Monday, October 5, 2009

Finally, after all these years, I received a small measure of satisfaction.

Yesterday, we farmed vicariously. Seven farms about an hour south of Des Moines were featured in "the Farm Crawl" sponsored by the Practical Farmers of Iowa and Marion County Farm Bureau. Each farm, located by an extensive network of roadside signs, put their best foot forward for the visitors who flocked from the city for a visit. Apples, pumpkins, goats, poultry, vegetables, pottery and yarn spinning were all on display -- with more than a few for sale. We, for example, brought home some honey complete with comb, and some rhubarb preserves. We tried to bring home some eggs but they were long gone by the time we arrived. Likewise the borscht, but I have mixed thoughts about my disappointment over this missed opportunity.

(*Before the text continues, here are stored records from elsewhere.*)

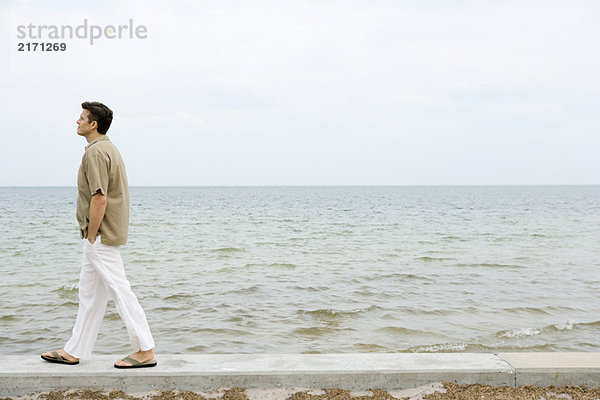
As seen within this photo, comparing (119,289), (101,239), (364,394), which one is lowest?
(364,394)

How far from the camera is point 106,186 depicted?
364 centimetres

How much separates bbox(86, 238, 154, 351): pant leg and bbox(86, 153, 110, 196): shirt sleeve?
1.21 feet

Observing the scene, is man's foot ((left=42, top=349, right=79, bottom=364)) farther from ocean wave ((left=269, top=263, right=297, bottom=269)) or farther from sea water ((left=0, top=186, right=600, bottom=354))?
ocean wave ((left=269, top=263, right=297, bottom=269))

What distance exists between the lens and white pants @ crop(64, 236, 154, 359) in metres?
3.71

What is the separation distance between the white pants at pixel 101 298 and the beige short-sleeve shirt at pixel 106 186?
11 centimetres

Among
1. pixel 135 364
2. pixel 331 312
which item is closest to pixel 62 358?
pixel 135 364

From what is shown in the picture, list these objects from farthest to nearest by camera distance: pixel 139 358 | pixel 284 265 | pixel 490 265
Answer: pixel 490 265 < pixel 284 265 < pixel 139 358

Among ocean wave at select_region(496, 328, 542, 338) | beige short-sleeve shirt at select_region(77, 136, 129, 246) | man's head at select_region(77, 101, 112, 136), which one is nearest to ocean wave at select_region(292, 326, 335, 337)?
ocean wave at select_region(496, 328, 542, 338)

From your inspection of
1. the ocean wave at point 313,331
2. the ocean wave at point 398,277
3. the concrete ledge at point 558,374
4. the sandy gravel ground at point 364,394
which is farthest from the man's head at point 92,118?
the ocean wave at point 398,277

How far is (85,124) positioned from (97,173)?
0.42 meters

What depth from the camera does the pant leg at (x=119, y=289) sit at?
370 centimetres

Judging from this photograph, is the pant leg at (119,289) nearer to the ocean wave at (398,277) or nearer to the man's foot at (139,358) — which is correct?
the man's foot at (139,358)

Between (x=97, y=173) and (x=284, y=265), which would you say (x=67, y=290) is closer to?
(x=284, y=265)

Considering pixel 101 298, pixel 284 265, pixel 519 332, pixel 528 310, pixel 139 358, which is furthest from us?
pixel 284 265
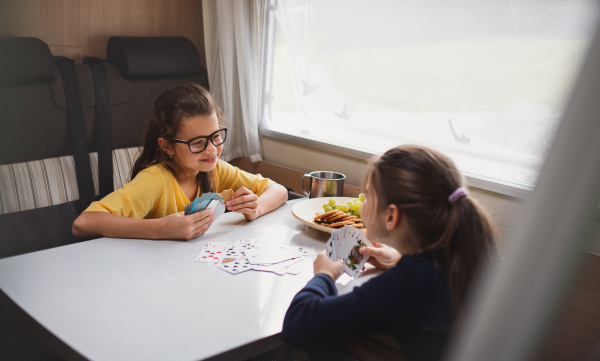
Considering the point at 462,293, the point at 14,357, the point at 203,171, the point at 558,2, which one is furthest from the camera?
the point at 203,171

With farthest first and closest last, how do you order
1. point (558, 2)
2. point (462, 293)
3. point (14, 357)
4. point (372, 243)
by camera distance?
1. point (558, 2)
2. point (372, 243)
3. point (14, 357)
4. point (462, 293)

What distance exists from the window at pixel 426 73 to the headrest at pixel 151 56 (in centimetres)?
60

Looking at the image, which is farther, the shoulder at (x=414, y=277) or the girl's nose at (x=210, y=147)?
the girl's nose at (x=210, y=147)

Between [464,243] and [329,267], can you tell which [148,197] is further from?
[464,243]

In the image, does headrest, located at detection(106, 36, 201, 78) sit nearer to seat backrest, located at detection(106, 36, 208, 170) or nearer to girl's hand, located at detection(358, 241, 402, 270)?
seat backrest, located at detection(106, 36, 208, 170)

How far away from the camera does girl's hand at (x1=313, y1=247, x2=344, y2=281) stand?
1.40 m

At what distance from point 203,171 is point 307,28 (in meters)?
1.31

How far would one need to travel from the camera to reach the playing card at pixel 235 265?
158cm

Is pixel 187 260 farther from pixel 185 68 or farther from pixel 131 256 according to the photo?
pixel 185 68

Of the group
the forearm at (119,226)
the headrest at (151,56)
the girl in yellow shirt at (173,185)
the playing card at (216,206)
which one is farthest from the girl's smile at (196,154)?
the headrest at (151,56)

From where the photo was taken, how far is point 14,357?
4.89ft

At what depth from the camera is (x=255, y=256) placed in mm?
1705

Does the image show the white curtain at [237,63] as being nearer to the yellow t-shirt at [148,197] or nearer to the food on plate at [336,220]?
the yellow t-shirt at [148,197]

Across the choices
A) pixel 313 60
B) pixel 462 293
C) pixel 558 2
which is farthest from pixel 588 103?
pixel 313 60
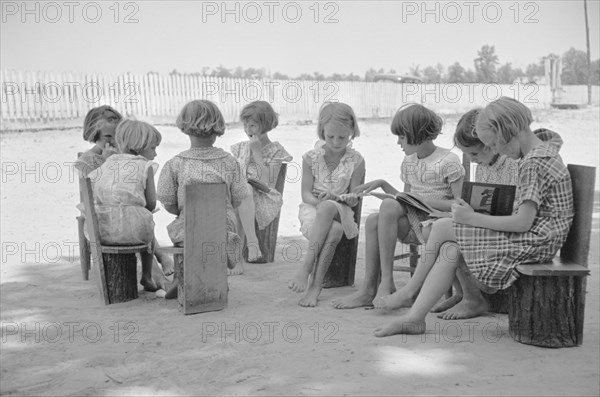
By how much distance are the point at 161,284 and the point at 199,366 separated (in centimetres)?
197

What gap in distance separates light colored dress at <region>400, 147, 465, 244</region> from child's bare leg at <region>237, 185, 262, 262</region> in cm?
168

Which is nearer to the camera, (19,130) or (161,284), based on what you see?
(161,284)

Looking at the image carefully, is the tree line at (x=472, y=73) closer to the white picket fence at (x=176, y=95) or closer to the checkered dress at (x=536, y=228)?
the white picket fence at (x=176, y=95)

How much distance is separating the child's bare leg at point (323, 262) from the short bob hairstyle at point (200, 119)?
109 cm

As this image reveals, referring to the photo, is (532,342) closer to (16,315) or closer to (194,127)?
(194,127)

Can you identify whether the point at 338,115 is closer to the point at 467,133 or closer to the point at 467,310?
the point at 467,133

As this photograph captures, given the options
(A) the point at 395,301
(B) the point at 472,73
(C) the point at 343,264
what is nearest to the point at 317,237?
(C) the point at 343,264

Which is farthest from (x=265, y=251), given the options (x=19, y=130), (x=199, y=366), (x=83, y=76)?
(x=83, y=76)

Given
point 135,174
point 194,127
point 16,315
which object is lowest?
point 16,315

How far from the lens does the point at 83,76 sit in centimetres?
2233

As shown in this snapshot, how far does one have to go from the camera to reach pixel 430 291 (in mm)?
4309

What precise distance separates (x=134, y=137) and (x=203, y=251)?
1.11 meters

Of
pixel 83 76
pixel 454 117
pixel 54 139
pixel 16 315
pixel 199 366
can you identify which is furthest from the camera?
pixel 454 117

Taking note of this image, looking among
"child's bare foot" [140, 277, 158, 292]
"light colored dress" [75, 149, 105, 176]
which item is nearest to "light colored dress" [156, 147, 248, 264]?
"child's bare foot" [140, 277, 158, 292]
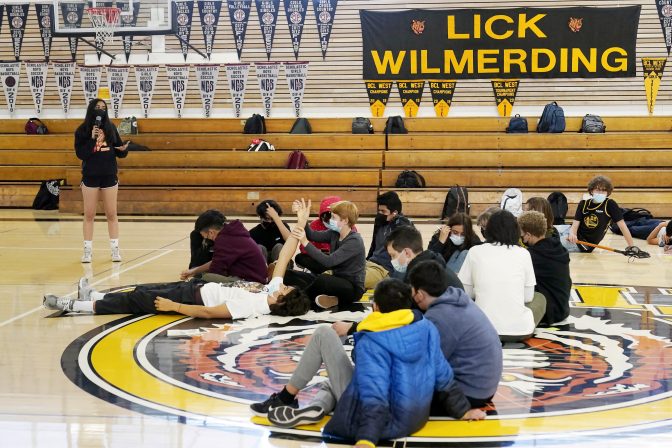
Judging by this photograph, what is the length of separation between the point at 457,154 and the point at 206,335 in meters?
8.98

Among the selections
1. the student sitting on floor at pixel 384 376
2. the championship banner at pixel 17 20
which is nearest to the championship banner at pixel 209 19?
the championship banner at pixel 17 20

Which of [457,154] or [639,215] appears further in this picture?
[457,154]

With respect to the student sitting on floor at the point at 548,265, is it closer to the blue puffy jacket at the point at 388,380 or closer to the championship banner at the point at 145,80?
the blue puffy jacket at the point at 388,380

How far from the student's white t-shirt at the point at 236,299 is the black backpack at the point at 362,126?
28.9ft

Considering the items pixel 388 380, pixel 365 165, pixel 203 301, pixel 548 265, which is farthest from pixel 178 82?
pixel 388 380

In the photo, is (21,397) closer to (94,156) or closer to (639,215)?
(94,156)

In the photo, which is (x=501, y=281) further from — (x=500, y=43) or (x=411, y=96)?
(x=500, y=43)

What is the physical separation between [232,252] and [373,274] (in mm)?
1183

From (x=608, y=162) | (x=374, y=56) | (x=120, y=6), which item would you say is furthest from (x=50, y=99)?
(x=608, y=162)

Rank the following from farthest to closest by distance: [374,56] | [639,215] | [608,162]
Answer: [374,56] < [608,162] < [639,215]

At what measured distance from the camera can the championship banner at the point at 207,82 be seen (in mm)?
15609

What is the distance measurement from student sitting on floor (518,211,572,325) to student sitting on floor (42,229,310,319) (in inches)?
63.1

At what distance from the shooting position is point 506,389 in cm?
438

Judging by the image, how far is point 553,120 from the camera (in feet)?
46.9
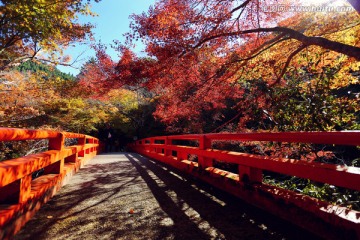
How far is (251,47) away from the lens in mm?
6227

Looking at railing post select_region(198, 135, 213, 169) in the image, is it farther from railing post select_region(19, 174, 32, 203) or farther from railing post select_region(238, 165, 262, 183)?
railing post select_region(19, 174, 32, 203)

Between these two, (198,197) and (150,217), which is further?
(198,197)

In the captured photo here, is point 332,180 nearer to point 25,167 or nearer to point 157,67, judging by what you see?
point 25,167

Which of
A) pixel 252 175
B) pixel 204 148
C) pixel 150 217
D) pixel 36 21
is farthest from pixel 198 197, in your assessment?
pixel 36 21

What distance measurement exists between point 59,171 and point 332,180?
3.43 meters

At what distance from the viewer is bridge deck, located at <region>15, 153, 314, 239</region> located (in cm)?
204

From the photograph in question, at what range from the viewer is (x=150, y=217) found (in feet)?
8.09

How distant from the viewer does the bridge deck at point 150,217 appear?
2.04 meters

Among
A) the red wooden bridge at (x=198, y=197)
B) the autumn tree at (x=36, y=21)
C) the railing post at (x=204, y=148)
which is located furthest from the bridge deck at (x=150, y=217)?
the autumn tree at (x=36, y=21)

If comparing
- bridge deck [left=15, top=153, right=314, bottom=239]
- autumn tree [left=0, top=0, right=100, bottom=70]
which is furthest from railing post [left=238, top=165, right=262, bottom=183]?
autumn tree [left=0, top=0, right=100, bottom=70]

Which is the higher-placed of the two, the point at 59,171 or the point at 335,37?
the point at 335,37

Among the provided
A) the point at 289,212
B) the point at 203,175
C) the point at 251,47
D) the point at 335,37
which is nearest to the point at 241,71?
the point at 251,47

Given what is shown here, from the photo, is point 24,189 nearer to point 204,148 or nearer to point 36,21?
point 204,148

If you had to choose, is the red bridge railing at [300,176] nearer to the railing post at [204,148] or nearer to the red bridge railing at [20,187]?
the railing post at [204,148]
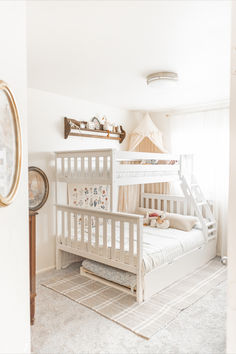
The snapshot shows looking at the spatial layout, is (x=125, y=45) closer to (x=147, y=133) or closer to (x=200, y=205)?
(x=147, y=133)

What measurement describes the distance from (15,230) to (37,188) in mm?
2638

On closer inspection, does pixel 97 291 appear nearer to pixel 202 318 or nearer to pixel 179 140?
pixel 202 318

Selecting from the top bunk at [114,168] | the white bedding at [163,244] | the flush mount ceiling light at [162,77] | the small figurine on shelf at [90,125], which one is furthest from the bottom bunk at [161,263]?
the flush mount ceiling light at [162,77]

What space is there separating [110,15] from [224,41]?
3.22 ft

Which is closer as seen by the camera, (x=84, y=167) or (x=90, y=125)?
(x=84, y=167)

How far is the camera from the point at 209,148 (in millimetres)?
4555

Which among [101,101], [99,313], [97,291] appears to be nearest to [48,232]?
[97,291]

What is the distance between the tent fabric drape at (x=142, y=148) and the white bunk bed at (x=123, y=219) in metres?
0.39

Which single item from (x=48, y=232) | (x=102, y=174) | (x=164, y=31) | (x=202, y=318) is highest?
(x=164, y=31)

The strangest experience came at the very beginning, as we were pulling into the goat farm, featuring "Quality Artisanal Goat Cheese". The farm, itself, turned out to be well off the main road, on the other end of a one-lane drive that cars alternated to navigate with the help of a staffer at either end with a walkie-talkie. Misunderstanding the signal, we pulled over to the side of the entrance behind two or three other cars and started to get out and walk. Captain walkie-talkie shouted over that this was merely the pull-off spot, not the parking spot, so at his signal we drove further up the one-lane path where, sure enough, dozens of other cars were already parked. Several helpful youth -- one with the companion walkie-talkie and another on a four-wheeler motioned toward the open field for parking. We obliged, navigating our way along the ruts and into an open space. Once more starting to exit the car, we were yet again brought up short by the loud voice of one of those helpful youth apparently having way too much fun with his afternoon authority, asking us if we could move to yet another parking space.

Who knew it would be this much trouble to park on a farm?

Well, me as it turns out. About 11 years ago, making plans to visit a dog breeder in northern Iowa about a puppy that Lori adamantly didn't want, I called the breeder over her objections and asked about directions. As the conversation was wrapping up, I heard Lori instruct me to "ask about the parking." At least I thought that's what she said. As soon as I posed the question to the farmer on the other end of the telephone call, I was vigorously corrected by my beloved sitting nearby: "I said barking, not parking. You can park anywhere at a farm!"

Except, apparently, at a goat farm where parking turns out to be a highly specialized endeavor. Remembering, yesterday afternoon, that conversation 11 years earlier, my momentary aggravation at the idiocy of the goat farm's parking requirements melted quickly into a vindicated smile. Satisfaction, indeed.

No word yet on the barking of the goats.